▸ The records:

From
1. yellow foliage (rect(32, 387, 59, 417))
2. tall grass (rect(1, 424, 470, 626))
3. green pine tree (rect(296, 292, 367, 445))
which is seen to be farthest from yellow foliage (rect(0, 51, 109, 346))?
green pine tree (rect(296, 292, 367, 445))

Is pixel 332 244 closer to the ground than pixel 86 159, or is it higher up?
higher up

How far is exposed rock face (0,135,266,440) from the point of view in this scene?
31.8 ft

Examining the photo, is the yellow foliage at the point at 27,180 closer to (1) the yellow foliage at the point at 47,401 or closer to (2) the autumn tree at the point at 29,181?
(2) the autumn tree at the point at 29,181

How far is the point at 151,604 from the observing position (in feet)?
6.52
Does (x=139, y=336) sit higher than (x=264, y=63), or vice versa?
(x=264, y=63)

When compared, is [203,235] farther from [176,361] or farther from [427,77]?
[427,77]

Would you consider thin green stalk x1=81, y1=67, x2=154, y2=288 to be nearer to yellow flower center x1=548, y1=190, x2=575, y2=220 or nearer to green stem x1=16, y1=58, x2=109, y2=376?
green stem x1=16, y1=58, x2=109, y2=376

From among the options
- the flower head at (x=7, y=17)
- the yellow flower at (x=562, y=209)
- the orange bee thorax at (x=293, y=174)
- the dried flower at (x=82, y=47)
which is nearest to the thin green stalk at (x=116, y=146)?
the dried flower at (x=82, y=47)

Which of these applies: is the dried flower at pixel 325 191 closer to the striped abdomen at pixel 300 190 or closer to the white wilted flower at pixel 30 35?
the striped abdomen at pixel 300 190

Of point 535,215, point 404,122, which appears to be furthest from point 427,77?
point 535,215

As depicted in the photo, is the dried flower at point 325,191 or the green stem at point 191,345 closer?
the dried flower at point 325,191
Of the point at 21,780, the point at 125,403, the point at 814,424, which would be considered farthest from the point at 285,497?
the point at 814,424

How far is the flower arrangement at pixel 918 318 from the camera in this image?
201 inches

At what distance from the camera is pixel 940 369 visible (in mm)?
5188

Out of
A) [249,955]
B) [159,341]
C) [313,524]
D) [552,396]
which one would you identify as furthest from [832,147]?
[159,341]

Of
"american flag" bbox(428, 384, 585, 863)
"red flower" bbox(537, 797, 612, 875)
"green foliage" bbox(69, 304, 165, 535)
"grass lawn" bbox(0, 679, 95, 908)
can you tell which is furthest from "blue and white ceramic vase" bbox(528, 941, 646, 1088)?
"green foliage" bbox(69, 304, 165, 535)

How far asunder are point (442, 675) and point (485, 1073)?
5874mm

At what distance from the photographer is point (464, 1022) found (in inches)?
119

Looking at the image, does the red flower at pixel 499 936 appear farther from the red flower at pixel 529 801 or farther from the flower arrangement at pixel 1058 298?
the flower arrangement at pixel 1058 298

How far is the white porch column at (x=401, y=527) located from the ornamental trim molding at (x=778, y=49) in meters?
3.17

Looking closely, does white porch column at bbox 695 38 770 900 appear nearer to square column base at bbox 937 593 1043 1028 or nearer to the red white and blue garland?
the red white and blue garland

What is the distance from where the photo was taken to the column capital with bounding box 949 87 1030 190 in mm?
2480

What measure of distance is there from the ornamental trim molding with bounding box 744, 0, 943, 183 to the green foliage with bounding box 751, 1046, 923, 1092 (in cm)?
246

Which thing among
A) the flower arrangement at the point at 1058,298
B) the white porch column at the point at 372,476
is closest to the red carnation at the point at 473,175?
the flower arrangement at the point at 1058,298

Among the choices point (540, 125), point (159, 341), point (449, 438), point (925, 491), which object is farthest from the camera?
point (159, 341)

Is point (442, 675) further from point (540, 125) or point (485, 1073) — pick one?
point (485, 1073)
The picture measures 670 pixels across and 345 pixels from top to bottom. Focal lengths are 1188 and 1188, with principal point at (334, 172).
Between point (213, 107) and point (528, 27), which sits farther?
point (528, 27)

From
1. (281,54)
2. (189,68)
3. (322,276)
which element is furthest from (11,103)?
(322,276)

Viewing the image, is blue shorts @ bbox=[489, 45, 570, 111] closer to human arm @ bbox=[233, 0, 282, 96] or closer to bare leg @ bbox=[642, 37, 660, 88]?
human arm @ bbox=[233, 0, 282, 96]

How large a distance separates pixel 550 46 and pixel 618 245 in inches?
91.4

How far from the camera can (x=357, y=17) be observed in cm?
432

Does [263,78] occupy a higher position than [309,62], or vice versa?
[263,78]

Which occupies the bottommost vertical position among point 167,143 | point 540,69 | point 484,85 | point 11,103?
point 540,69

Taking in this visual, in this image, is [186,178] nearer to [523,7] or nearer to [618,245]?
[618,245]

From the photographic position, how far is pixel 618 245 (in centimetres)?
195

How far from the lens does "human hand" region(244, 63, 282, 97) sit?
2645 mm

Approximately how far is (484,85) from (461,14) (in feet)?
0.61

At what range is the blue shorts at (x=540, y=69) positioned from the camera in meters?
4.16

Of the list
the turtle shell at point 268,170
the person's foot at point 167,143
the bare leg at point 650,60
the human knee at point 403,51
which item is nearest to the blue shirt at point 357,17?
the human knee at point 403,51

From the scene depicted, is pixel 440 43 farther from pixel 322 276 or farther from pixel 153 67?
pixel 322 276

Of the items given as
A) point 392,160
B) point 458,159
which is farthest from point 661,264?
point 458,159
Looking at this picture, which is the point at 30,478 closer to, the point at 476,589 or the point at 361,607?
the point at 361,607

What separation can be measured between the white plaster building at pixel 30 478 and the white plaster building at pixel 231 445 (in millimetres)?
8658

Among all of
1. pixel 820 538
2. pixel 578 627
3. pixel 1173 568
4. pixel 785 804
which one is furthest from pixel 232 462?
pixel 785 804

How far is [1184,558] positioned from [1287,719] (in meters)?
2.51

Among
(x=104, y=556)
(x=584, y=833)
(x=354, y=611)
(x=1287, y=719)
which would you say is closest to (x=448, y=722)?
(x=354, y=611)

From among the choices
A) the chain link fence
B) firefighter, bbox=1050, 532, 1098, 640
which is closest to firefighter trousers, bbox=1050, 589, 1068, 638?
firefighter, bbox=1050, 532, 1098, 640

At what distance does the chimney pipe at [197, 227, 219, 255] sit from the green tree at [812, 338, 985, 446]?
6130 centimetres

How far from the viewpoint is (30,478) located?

▸ Aim of the exercise:
Print all of the records above again word for word, from the first line through the last.

▸ Exercise result:
From
1. yellow foliage (rect(32, 387, 59, 417))
2. tall grass (rect(1, 424, 470, 626))
3. green pine tree (rect(296, 292, 367, 445))
which is seen to be farthest from yellow foliage (rect(0, 51, 109, 346))?
green pine tree (rect(296, 292, 367, 445))

Is pixel 332 244 closer to the ground than pixel 86 159, or is it higher up?
higher up

How far is exposed rock face (0,135,266,440) from the point of view in this scene?
31.8 ft

Examining the photo, is the yellow foliage at the point at 27,180 closer to (1) the yellow foliage at the point at 47,401 or closer to (2) the autumn tree at the point at 29,181?
(2) the autumn tree at the point at 29,181

How far is the point at 151,604 from the observing position (in feet)?
6.52
Does (x=139, y=336) sit higher than (x=264, y=63), or vice versa?
(x=264, y=63)

When compared, is [203,235] farther from [176,361] or farther from [427,77]?
[427,77]

Would you consider thin green stalk x1=81, y1=67, x2=154, y2=288 to be nearer to yellow flower center x1=548, y1=190, x2=575, y2=220 or nearer to green stem x1=16, y1=58, x2=109, y2=376?
green stem x1=16, y1=58, x2=109, y2=376

From among the options
- the flower head at (x=7, y=17)
- the yellow flower at (x=562, y=209)
- the orange bee thorax at (x=293, y=174)
- the dried flower at (x=82, y=47)
which is nearest to the thin green stalk at (x=116, y=146)?
the dried flower at (x=82, y=47)

Which of these applies: is the dried flower at pixel 325 191 closer to the striped abdomen at pixel 300 190 or closer to the white wilted flower at pixel 30 35?
the striped abdomen at pixel 300 190

Of point 535,215, point 404,122, which appears to be furthest from point 427,77?
point 535,215

As depicted in the photo, is the dried flower at point 325,191 or the green stem at point 191,345 closer?
the dried flower at point 325,191
Of the point at 21,780, the point at 125,403, the point at 814,424, which would be considered farthest from the point at 285,497?
the point at 814,424

How far is the flower arrangement at pixel 918 318 from the camera in this image?
201 inches

At what distance from the camera is pixel 940 369 visible (in mm)?
5188

Out of
A) [249,955]
B) [159,341]
C) [313,524]
D) [552,396]
which one would you identify as furthest from [832,147]?
[159,341]

Of
"american flag" bbox(428, 384, 585, 863)
"red flower" bbox(537, 797, 612, 875)
"green foliage" bbox(69, 304, 165, 535)
"grass lawn" bbox(0, 679, 95, 908)
can you tell which is furthest from "blue and white ceramic vase" bbox(528, 941, 646, 1088)?
"green foliage" bbox(69, 304, 165, 535)

How far asunder are point (442, 675) and point (485, 1073)?
5874mm

At what distance from the photographer is point (464, 1022) found (in inches)?
119

Looking at the image, does the red flower at pixel 499 936 appear farther from the red flower at pixel 529 801 or farther from the flower arrangement at pixel 1058 298?
the flower arrangement at pixel 1058 298

How far is the white porch column at (x=401, y=527) located from the ornamental trim molding at (x=778, y=49) in meters?
3.17

Looking closely, does white porch column at bbox 695 38 770 900 appear nearer to square column base at bbox 937 593 1043 1028 or nearer to the red white and blue garland?
the red white and blue garland

What is the distance from where the photo was taken to the column capital with bounding box 949 87 1030 190 in mm?
2480

What measure of distance is there from the ornamental trim molding with bounding box 744, 0, 943, 183 to the green foliage with bounding box 751, 1046, 923, 1092 (in cm)?
246

Which thing among
A) the flower arrangement at the point at 1058,298
B) the white porch column at the point at 372,476
is closest to the red carnation at the point at 473,175?
the flower arrangement at the point at 1058,298

Among the choices point (540, 125), point (159, 341), point (449, 438), point (925, 491), which object is farthest from the camera?
point (159, 341)

Is point (442, 675) further from point (540, 125) or point (485, 1073) — pick one?
point (485, 1073)
The picture measures 670 pixels across and 345 pixels from top to bottom. Focal lengths are 1188 and 1188, with principal point at (334, 172).
Between point (213, 107) and point (528, 27), which sits farther?
point (528, 27)

From
1. (281,54)
2. (189,68)
3. (322,276)
which element is furthest from (11,103)?
(322,276)

Viewing the image, is blue shorts @ bbox=[489, 45, 570, 111] closer to human arm @ bbox=[233, 0, 282, 96] or closer to bare leg @ bbox=[642, 37, 660, 88]?
human arm @ bbox=[233, 0, 282, 96]

How large a distance separates pixel 550 46 and pixel 618 245 in inches?
91.4

How far from the camera can (x=357, y=17) be observed in cm?
432

Does [263,78] occupy a higher position than [309,62], or vice versa?
[263,78]

Which occupies the bottommost vertical position among point 167,143 | point 540,69 | point 484,85 | point 11,103?
point 540,69

Taking in this visual, in this image, is [186,178] nearer to [523,7] or nearer to [618,245]?
[618,245]

From the photographic position, how far is pixel 618 245 (in centimetres)?
195

How far from the lens does "human hand" region(244, 63, 282, 97) sit?
2645 mm

Approximately how far is (484,85) from (461,14) (in feet)?
0.61

At what range is the blue shorts at (x=540, y=69) positioned from the camera in meters?
4.16

Of the list
the turtle shell at point 268,170
the person's foot at point 167,143
the bare leg at point 650,60
the human knee at point 403,51
which item is nearest to the blue shirt at point 357,17?
the human knee at point 403,51

From the scene depicted, is pixel 440 43 farther from pixel 322 276 or farther from pixel 153 67?
pixel 322 276

Of the items given as
A) point 392,160
B) point 458,159
which is farthest from point 661,264?
point 458,159
Looking at this picture, which is the point at 30,478 closer to, the point at 476,589 or the point at 361,607?
the point at 361,607

What separation can be measured between the white plaster building at pixel 30 478 and the white plaster building at pixel 231 445 (in millimetres)?
8658

Among all of
1. pixel 820 538
2. pixel 578 627
3. pixel 1173 568
4. pixel 785 804
which one is furthest from pixel 232 462?
pixel 785 804

How far is [1184,558] positioned from [1287,719] (in meters)?
2.51

Among
(x=104, y=556)
(x=584, y=833)
(x=354, y=611)
(x=1287, y=719)
which would you say is closest to (x=448, y=722)?
(x=354, y=611)

From among the choices
A) the chain link fence
B) firefighter, bbox=1050, 532, 1098, 640
which is closest to firefighter trousers, bbox=1050, 589, 1068, 638?
firefighter, bbox=1050, 532, 1098, 640

At what distance does the chimney pipe at [197, 227, 219, 255] sit from the green tree at [812, 338, 985, 446]?
6130 centimetres

How far from the viewpoint is (30,478) located?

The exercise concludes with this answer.